Cualquier grado de calma logrado por mí fue trastornado de manera abrupta por la declaración que acababa de hacer.

– ¿Qué querías decir, Clara, cuando calificaste tu tradición de brujería? -pregunté.

– Cuando quieres captas cada detalle, Taisha. Con razón tienes las orejas tan grandes -dijo, riéndose, pero no me contestó de inmediato.

La miré fijamente en espera de una respuesta. Por fin dijo:

– No iba a hablarte de esto todavía, pero ya que se me salió déjame decirte solamente que el arte de la libertad es un producto del intento de los brujos.

– ¿De qué brujos estás hablando?

– Ha habido gente aquí en México, y aún la hay, que se preocupa por las preguntas finales. Mi familia mágica y yo las llamamos brujos. De ellas heredamos todas las ideas con las que te estoy familiarizando. Ya estás enterada de la recapitulación. El no hacer es otra de esas ideas.

– Pero ¿quiénes son esas personas, Clara?

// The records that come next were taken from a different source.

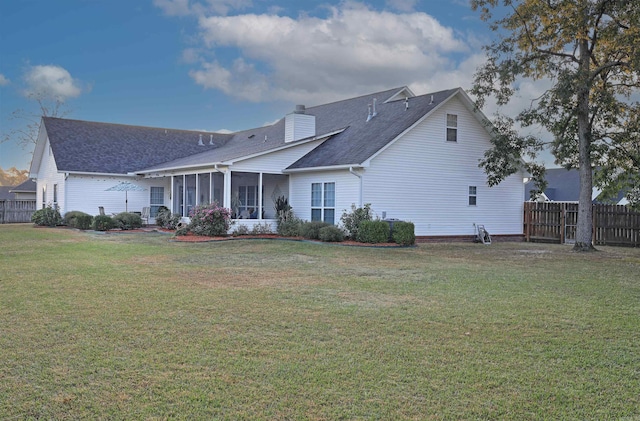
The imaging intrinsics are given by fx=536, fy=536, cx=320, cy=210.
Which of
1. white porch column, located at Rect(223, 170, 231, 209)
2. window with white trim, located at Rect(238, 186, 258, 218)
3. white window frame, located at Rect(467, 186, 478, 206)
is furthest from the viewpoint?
window with white trim, located at Rect(238, 186, 258, 218)

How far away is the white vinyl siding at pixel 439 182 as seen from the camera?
1934cm

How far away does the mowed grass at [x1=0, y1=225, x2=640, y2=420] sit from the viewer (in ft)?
13.4

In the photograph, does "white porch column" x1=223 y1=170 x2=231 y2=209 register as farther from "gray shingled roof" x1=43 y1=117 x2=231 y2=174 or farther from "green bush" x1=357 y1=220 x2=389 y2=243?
"gray shingled roof" x1=43 y1=117 x2=231 y2=174

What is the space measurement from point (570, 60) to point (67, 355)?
59.3 ft

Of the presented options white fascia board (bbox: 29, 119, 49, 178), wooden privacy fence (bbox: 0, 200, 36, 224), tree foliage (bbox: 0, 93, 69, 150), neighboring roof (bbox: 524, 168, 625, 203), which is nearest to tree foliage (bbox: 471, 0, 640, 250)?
neighboring roof (bbox: 524, 168, 625, 203)

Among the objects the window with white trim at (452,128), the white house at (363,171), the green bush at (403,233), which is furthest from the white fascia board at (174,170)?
the window with white trim at (452,128)

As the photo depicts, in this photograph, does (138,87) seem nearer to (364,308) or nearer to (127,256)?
(127,256)

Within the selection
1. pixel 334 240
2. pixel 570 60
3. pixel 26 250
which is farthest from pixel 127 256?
pixel 570 60

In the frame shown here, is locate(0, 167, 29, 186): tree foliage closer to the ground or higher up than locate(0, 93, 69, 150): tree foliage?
closer to the ground

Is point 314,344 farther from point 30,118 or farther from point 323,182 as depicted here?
point 30,118

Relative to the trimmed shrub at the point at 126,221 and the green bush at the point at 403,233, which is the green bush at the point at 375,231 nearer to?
the green bush at the point at 403,233

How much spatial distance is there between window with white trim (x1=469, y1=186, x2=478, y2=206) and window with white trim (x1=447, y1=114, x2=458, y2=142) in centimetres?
219

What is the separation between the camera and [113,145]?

– Pronto sabrás todo lo que puede saberse acerca de ellos -me aseguró-. Por ahora sólo vamos a practicar uno de sus no haceres.

Indicó que en ese momento el no hacer sería, por ejemplo, obligarme a contener mi mente calculadora y confiar de manera implícita en el espíritu.

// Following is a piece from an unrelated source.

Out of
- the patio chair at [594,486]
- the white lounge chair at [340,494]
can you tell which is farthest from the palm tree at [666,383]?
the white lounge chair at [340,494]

– No finjas confiar, mientras que en secreto albergas dudas -advirtió Clara-. Sólo cuando tus fuerzas positivas y negativas se encuentren en perfecta armonía serás capaz de sentir o ver la abertura en la energía a tu alrededor, o de caminar con los ojos cerrados y tener el éxito asegurado.

Respiré hondo varias veces y empecé a caminar, sin mirar el piso pero con las manos estiradas delante de mí, por si chocaba con algo. Por un rato seguí dando traspiés y en cierto momento tropecé con una maceta y me hubiera caído, de no sujetarme Clara del brazo. Poco a poco empecé a tropezar menos, hasta que ya no me causó ningún trabajo caminar en forma ininterrumpida. Era como si mis pies pudiesen distinguir claramente todo lo que había en el patio y supiesen con exactitud dónde pisar y dónde no pisar.